There’s a drama playing out in West Babylon, New York that makes you want to go home and tell your family how much you love them. It also makes you wonder how much bad news about your loved one you could accept if he or she did something so horrible it caused seven innocents to lose their lives.
On Sunday, July 26th, at about 10 o’clock in the morning, Diane Schuler got behind the wheel of her red mini-van with five children, all under the age of nine -- including her brother's three little girls -- to return home from an upstate New York camping trip. At some point during the drive, Schuler’s young niece, Emma, picked up a cell phone and called her father. “There’s something wrong with Aunt Diane!” she is reported to have cried.
Diane Schuler had inexplicably gotten on a suburban highway going the wrong way. The horrific head-on crash that followed -- after she drove the wrong way for almost two miles -- killed everyone in her vehicle except her five-year-old son, Bryan. Three unsuspecting men in the other vehicle, a Chevy TrailBlazer SUV, all died. In a split second, eight people were dead in a pile of twisted and burning wreckage barely recognizable as automobile parts.
Flash forward to the toxicology report on this seemingly happily married mother of two. The coroner’s office concluded that Diane Schuler had a blood-alcohol level of .19 – more than twice the legal limit – plus six grams of unabsorbed alcohol in her stomach. In addition, her blood carried 113 nanograms per milliliter of THC, the active ingredient in marijuana. The medical examiner said the level indicated Diane had smoked weed as recently as 15 minutes before the fiery crash. Translated: Schuler was very drunk and very high at the time of the accident.
Oh, and police report they found a 1.75-liter bottle of vodka in the minivan after the deadly accident.

SOURCE INFORMATION:
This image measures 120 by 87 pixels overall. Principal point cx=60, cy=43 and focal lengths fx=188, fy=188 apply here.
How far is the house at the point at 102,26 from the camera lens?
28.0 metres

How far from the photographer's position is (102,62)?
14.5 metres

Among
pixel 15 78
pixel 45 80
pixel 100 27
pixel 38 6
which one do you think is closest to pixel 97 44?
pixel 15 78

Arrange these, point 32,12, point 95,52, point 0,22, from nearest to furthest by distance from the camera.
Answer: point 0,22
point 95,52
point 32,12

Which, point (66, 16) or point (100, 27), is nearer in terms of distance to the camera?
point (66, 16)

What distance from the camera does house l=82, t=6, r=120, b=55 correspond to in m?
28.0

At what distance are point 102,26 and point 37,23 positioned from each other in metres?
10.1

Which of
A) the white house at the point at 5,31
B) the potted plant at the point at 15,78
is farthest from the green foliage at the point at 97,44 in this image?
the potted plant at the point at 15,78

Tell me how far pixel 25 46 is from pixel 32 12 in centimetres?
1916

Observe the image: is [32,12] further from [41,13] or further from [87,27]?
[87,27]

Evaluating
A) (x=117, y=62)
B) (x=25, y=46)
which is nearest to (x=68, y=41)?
==
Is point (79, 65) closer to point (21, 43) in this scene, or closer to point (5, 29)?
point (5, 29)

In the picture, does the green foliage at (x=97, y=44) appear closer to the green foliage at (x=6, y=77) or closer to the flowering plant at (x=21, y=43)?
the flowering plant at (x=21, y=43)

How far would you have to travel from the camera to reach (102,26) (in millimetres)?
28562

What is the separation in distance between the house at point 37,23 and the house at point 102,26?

EXERCISE DIRECTIONS:
Decide whether each of these statements agrees with the article about the West Babylon crash. Answer yes or no for each and quote the words of the article that decide it.
1. The crash killed everyone in Schuler's minivan.
2. Schuler's blood-alcohol level was more than twice the legal limit.
3. Police found a bottle of vodka in the minivan after the accident.

REPLY:
1. No: "killed everyone in her vehicle except her five-year-old son, Bryan"
2. Yes: "a blood-alcohol level of .19 – more than twice the legal limit"
3. Yes: "they found a 1.75-liter bottle of vodka in the minivan after the deadly accident"